简体   繁体   English

在C上使用OpenMP的同时并行

[英]Parallel for inside a while using OpenMP on C

I'm trying to do a parallel for inside a while, somothing like this: 我正在尝试在一段时间内进行并行处理,像这样:

while(!End){
    for(...;...;...) // the parallel for

    ...
    // serial code
}

The for loop is the only parallel section of the while loop. for循环是while循环的唯一并行部分。 If I do this, I have a lot of overhead: 如果这样做,我将有很多开销:

cycles = 0;
while(!End){ // 1k Million iterations aprox
    #pragma omp parallel for
    for(i=0;i<N;i++) // the parallel for with 256 iteration aprox
        if(time[i] == cycles){
           if (wbusy[i]){
               wbusy[i] = 0;
               wfinished[i] = 1;
           }
        }


    // serial code
    ++cycles;    

}

Each iteration of the for loop are indepent with each other. for循环的每个迭代彼此独立。

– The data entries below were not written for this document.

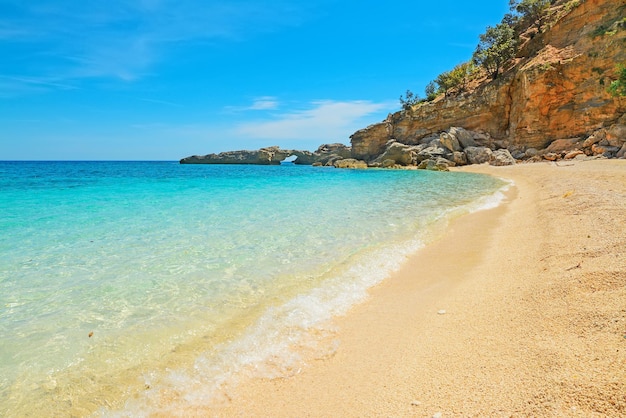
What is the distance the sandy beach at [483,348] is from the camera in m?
2.32

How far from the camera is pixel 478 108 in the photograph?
142 feet

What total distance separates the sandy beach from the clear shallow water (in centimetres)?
50

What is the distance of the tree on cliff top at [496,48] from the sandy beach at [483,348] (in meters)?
46.5

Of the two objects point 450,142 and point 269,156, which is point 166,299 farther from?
point 269,156

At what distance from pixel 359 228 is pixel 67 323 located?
23.6 feet

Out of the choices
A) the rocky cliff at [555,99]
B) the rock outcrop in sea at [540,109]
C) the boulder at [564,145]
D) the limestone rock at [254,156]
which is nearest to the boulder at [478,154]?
the rock outcrop in sea at [540,109]

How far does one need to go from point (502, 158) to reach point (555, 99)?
7723 millimetres

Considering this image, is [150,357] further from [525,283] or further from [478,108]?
[478,108]

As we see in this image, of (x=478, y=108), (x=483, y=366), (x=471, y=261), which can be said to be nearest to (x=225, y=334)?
(x=483, y=366)

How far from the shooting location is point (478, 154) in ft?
134

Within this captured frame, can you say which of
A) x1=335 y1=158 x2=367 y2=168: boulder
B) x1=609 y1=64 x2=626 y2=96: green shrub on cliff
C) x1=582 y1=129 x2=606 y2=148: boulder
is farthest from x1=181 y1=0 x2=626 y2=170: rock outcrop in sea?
x1=609 y1=64 x2=626 y2=96: green shrub on cliff

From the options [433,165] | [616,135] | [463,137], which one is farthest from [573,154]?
[463,137]

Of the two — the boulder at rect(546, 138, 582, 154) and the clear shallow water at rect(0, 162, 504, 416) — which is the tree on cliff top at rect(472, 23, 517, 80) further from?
the clear shallow water at rect(0, 162, 504, 416)

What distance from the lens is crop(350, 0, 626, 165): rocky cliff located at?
95.2 feet
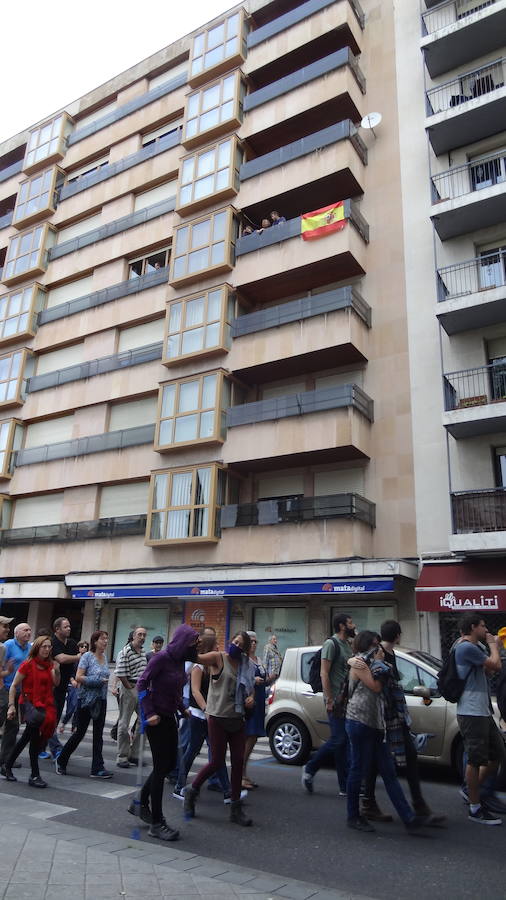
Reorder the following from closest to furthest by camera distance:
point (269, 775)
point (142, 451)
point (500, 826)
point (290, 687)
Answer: point (500, 826), point (269, 775), point (290, 687), point (142, 451)

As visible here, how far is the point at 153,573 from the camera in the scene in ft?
66.4

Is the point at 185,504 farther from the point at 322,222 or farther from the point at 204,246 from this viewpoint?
the point at 322,222

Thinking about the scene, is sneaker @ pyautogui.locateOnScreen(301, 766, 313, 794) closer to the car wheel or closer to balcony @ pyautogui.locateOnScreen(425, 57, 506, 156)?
the car wheel

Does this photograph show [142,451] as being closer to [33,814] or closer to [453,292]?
[453,292]

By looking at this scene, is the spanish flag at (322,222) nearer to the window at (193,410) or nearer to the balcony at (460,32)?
the window at (193,410)

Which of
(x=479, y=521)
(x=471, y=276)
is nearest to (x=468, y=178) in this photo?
(x=471, y=276)

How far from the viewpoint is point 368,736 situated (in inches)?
236

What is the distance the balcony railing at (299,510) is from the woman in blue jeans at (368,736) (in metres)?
11.2

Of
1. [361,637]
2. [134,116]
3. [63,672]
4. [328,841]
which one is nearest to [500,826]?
[328,841]

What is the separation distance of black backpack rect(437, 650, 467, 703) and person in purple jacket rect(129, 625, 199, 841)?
2.41 metres

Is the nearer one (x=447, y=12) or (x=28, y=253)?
(x=447, y=12)

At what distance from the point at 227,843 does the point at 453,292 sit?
1576 cm

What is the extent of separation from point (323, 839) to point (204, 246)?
800 inches

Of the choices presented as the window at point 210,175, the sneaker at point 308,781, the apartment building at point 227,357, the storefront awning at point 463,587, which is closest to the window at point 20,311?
the apartment building at point 227,357
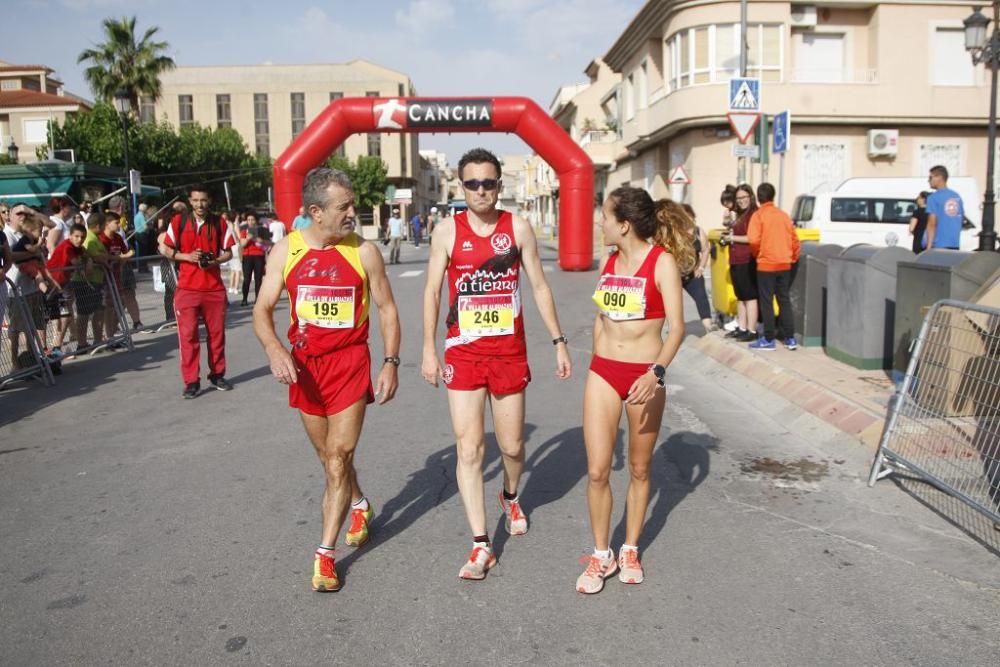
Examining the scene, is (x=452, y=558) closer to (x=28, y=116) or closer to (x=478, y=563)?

There are dependencies between serial code and parallel code. 串行代码和并行代码之间存在依赖关系。

So normally one doesn't have to worry too much about putting parallel regions into loops, as modern openmp implementations are pretty efficient about using things like thread teams and as long as there's lots of work in the loop you're fine. 因此,通常不必太担心将并行区域放入循环中,因为现代openmp实现对于使用线程团队之类的工具非常有效,并且只要循环中有很多工作就可以了。 But here, with an outer loop count of ~1e9 and an inner loop count of ~256 - and very little work being done per iteration - the overhead is likely comparable to or worse than the amount of work being done and performance will suffer. 但是在这里,外循环计数为〜1e9,内循环计数为〜256-每次迭代完成的工作量很少-开销可能与完成的工作量相当甚至更差,并且性能会受到影响。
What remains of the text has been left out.